Page text: Begin

Longest equally-spaced subsequence

Question

I have a million integers in sorted order and I would like to find the longest subsequence where the difference between consecutive pairs is equal. For example

Answer 1

UPDATE: I've found a paper on this problem, you can download it here.

Here is a solution based on dynamic programming. It requires O(n^2) time complexity and O(n^2) space complexity, and does not use hashing.

We assume all numbers are saved in array a in ascending order, and n saves its length. 2D array l[i][j] defines length of longest equally-spaced subsequence ending with a[i] and a[j], and l[j][k] = l[i][j] + 1 if a[j] - a[i] = a[k] - a[j] (i < j < k).

Page text: End

▶ [Study questions]
1. From the text on the longest equally-spaced subsequence, copy word for word the part that begins with "I have a million" and ends with "download it here.".
2. Continue the text on the longest equally-spaced subsequence from the point where it stops.

Given information: Begin

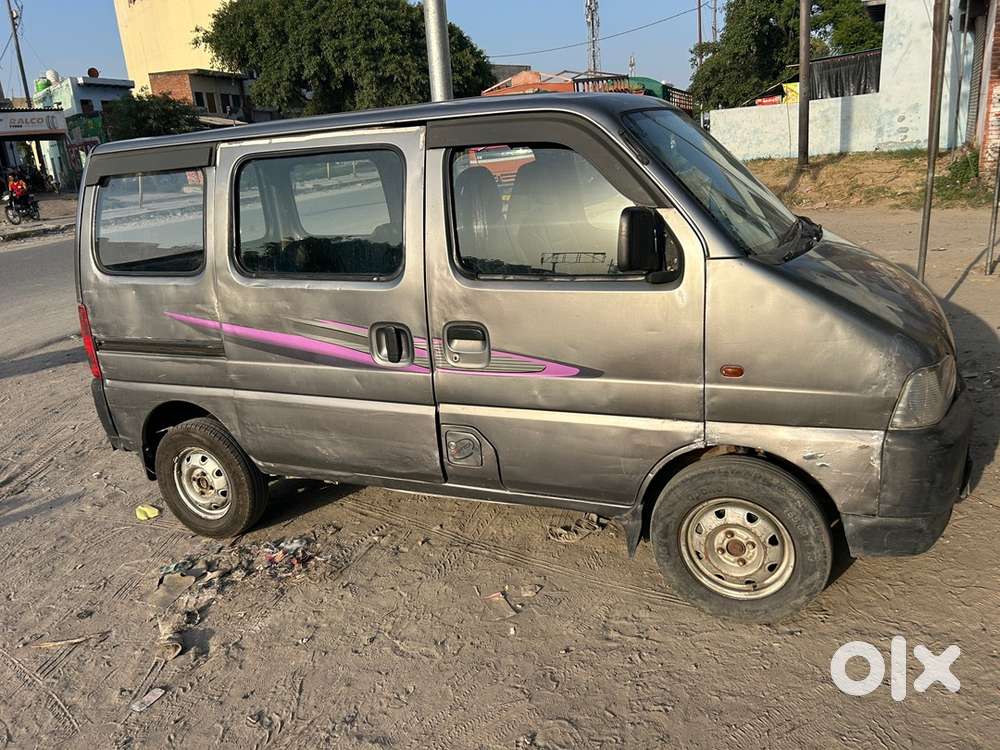 Ecoo Maruti Suzuki Hybrid 2013 Good Condition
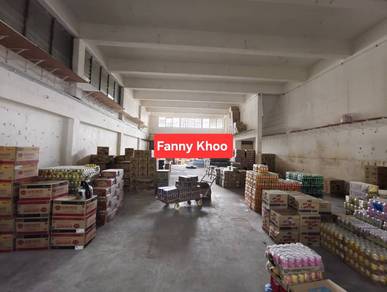 Bundusan shop Warehouse | Industrial | Penampang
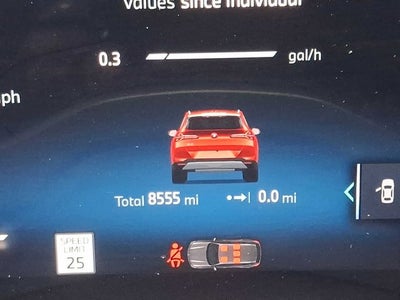 2025 BMW X3 30 xDrive Sports Activity Vehicle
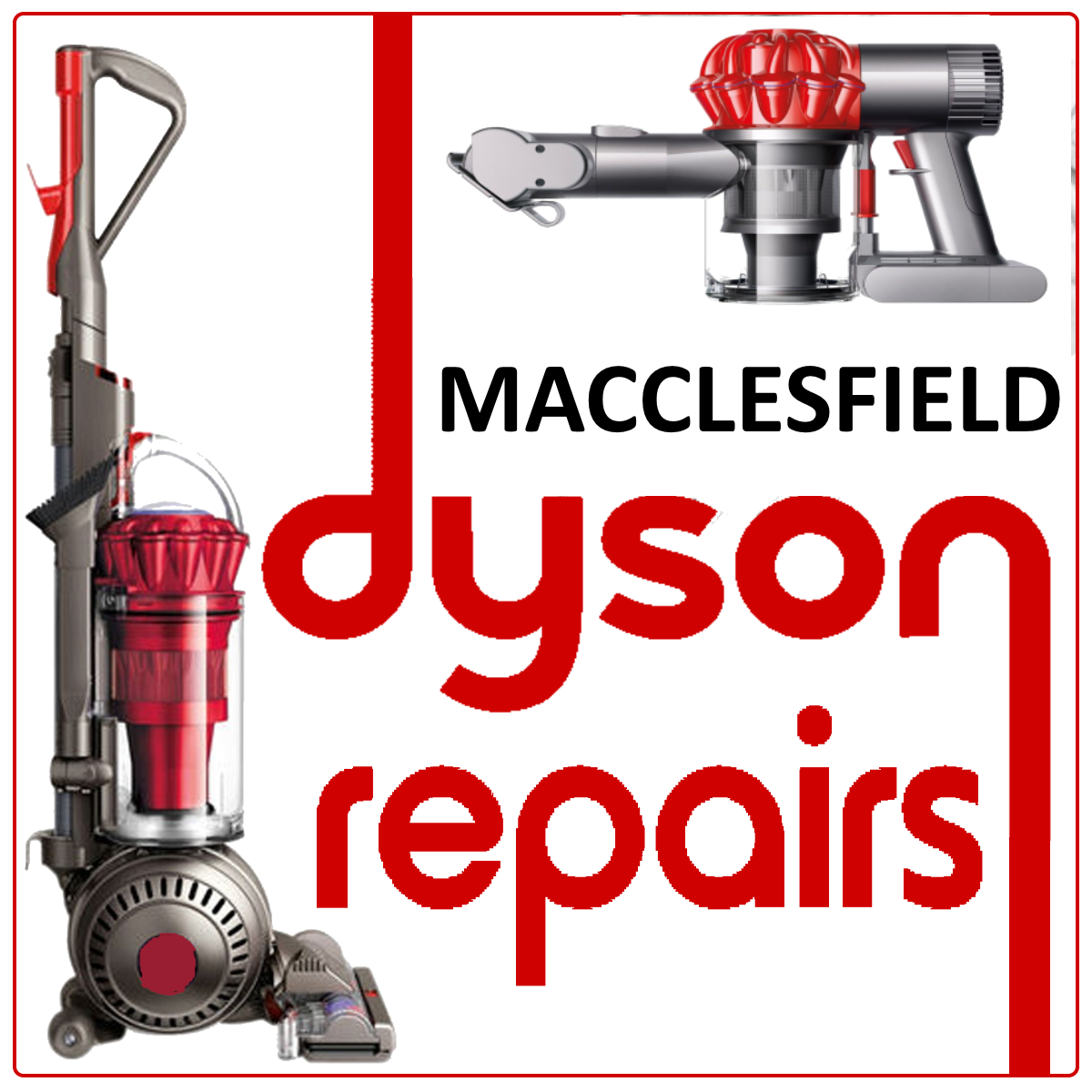 dyson repair Macclesfield main image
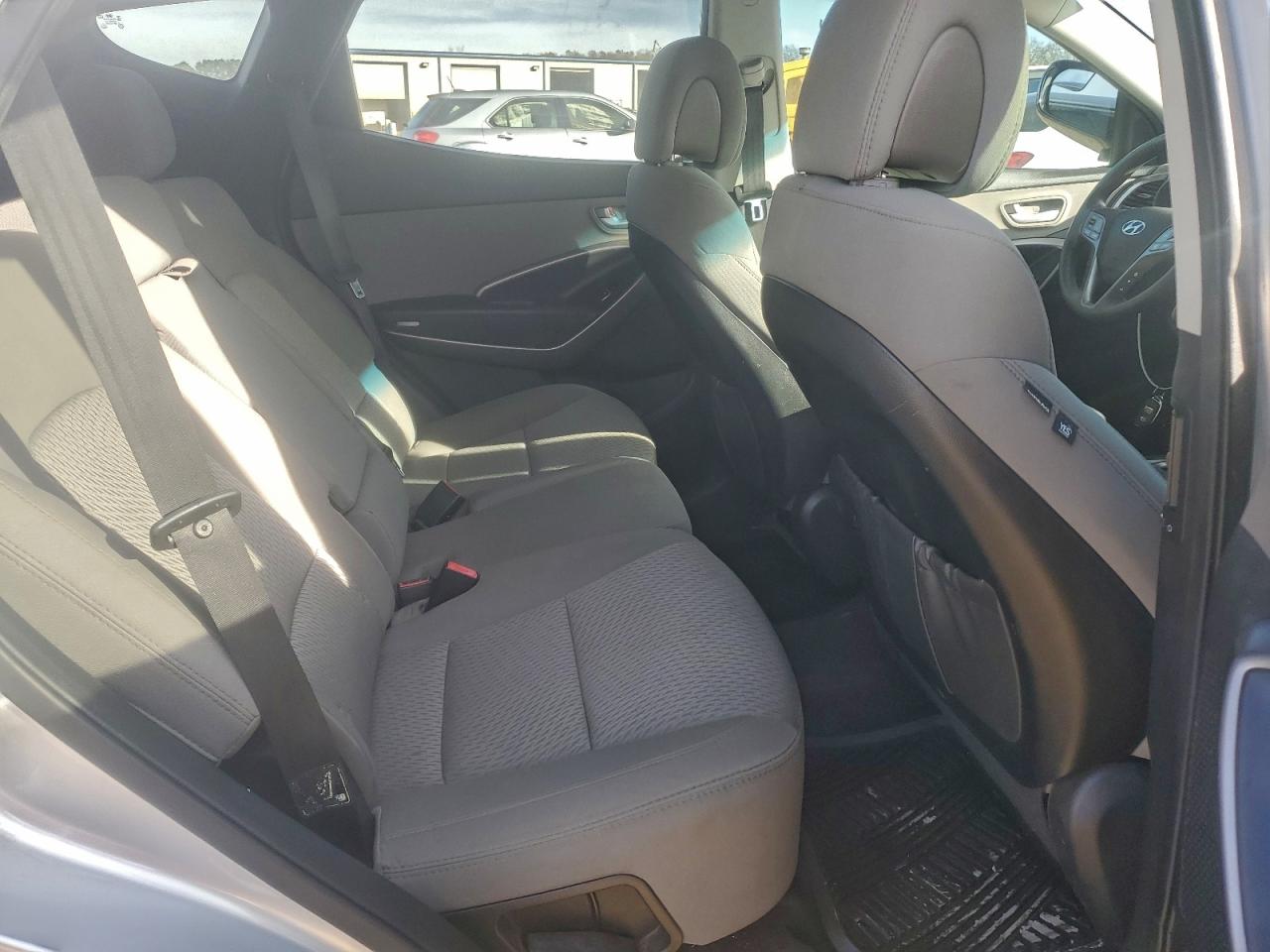 2016 Hyundai Santa Fe Sport VIN: 5XYZT3LB8GG322287 Lot: 96387025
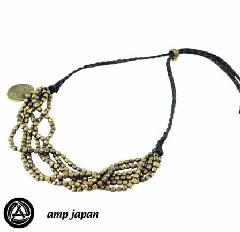 amp japn 9ah-102/Brass small beads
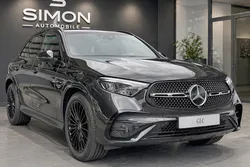 Mercedes-Benz GLC 220d 4M AMG Line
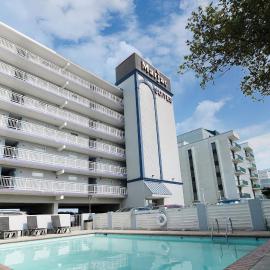 Marjac Suites Virginia Beach Oceanfront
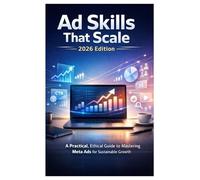 Ad Skills That Scale - 2026 Edition A Practical, Ethical Guide to Mastering Meta Ads for Sustainable Growth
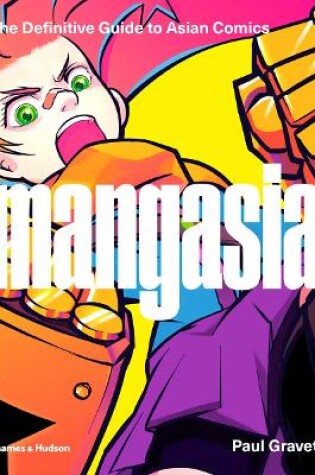 Cover of Mangasia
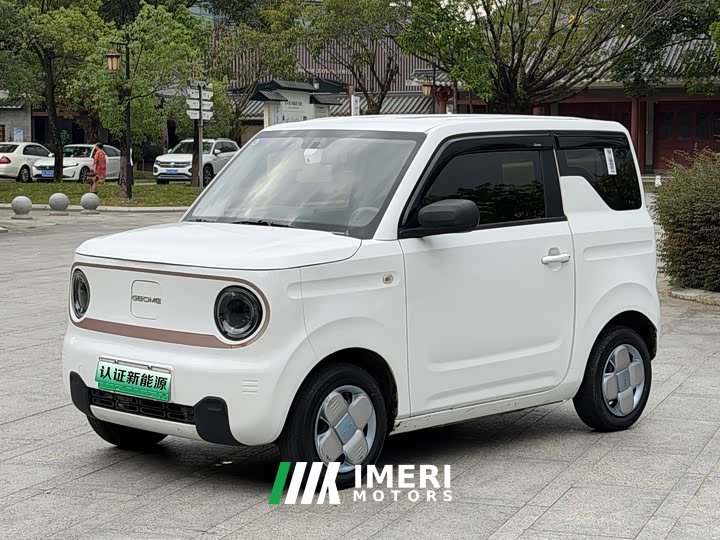 Geely Panda Mini 200km Endurance Edition - ავტომობილი ჩინეთიდან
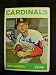 Ray Sadecki St. Louis Cardinals #147 1964 Topps Signed Autographed Baseball Card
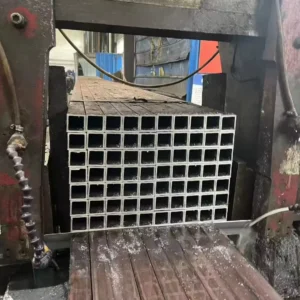 ASTM A500 Carbon Steel Square Rectangular Hollow Section Supplier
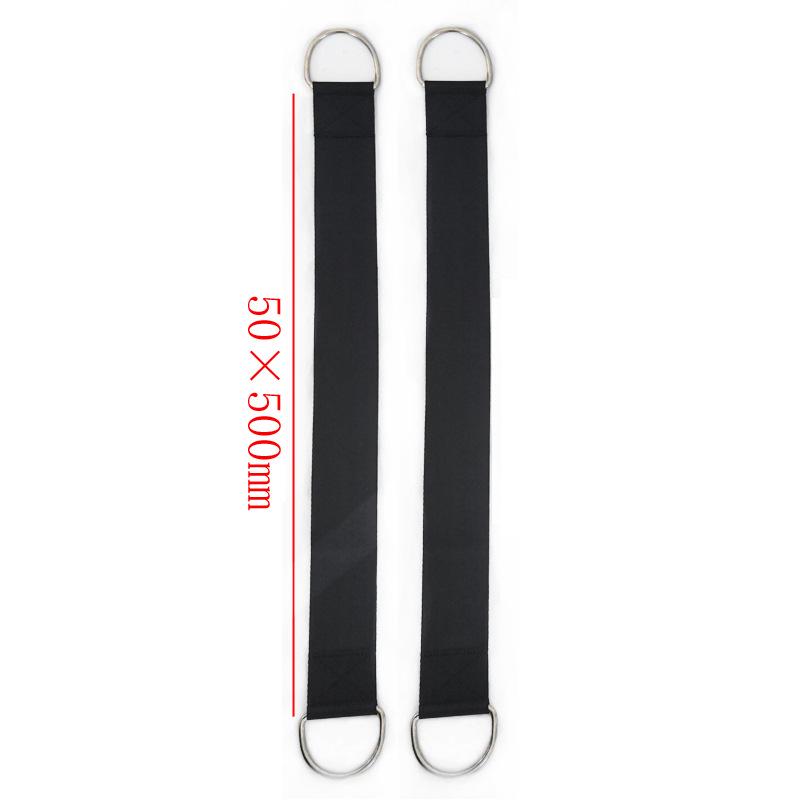 Swing Strap Outdoor Connecting Heavyduty Thickened Loadbearing Extension Rope For Hanging Accessories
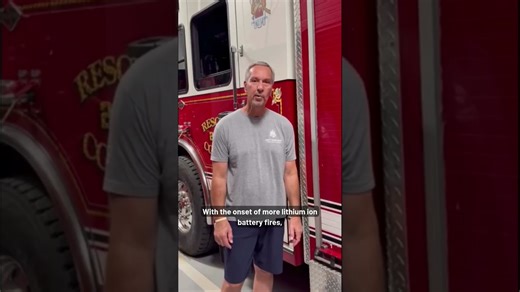 Roundtable: Lithium-Ion Battery Fire Response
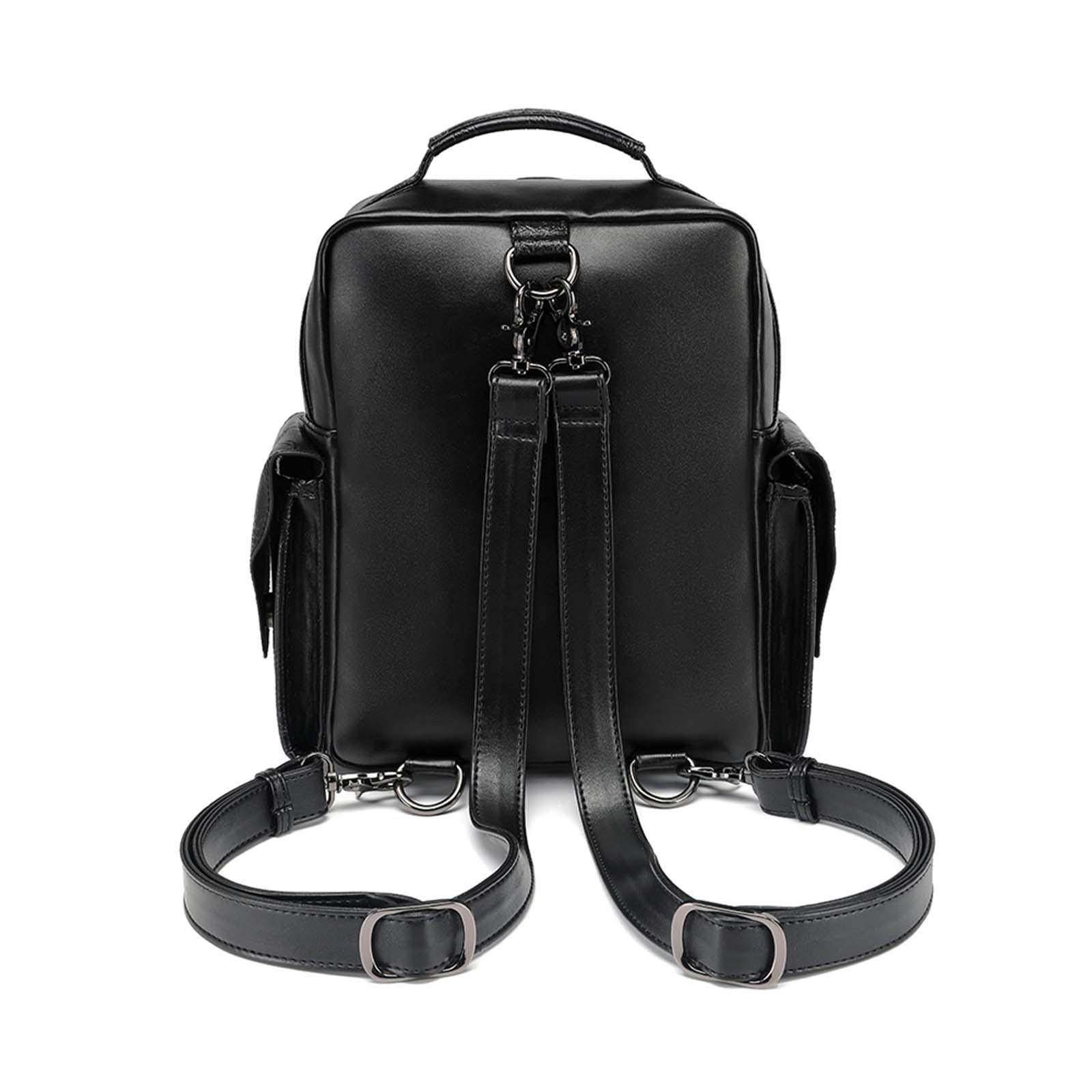 Steampunk-Rucksack, Cosplay, l – Leather Work Rucksack Mens Bewertung und Preis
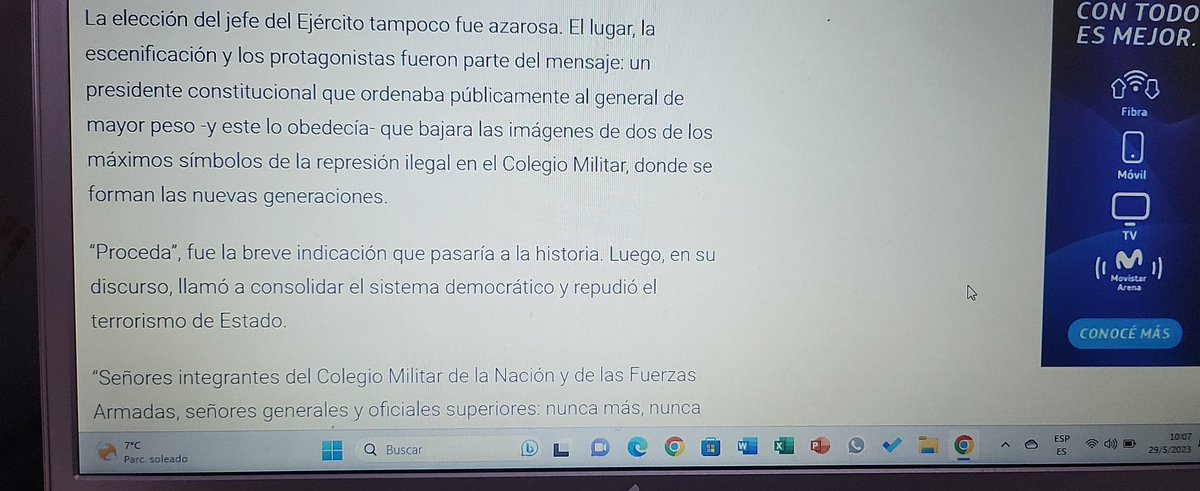 ruben2250's tweet photo. @FreeKonstantin @SergioChouza @CarlosMaslaton @C5N Insisto 24 de marzo 2004 fue la orden que dio Nestor para que bajaran los cuadros, felicito a Maslaton por usarla y hacerme recordar ese momento historico https://t.co/ATz1uattF6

Given information: End

▶ [Task responses]
1.
I have a million integers in sorted order and I would like to find the longest subsequence where the difference between consecutive pairs is equal. For example

Answer 1

UPDATE: I've found a paper on this problem, you can download it here.

2.
lmax = 2
l = [[2 for i in xrange(n)] for j in xrange(n)]
for mid in xrange(n - 1):
    prev = mid - 1
    succ = mid + 1
    while (prev >= 0 and succ < n):
        if a[prev] + a[succ] < a[mid] * 2:
            succ += 1
        elif a[prev] + a[succ] > a[mid] * 2:
            prev -= 1
        else:
            l[mid][succ] = l[prev][mid] + 1
            lmax = max(lmax, l[mid][succ])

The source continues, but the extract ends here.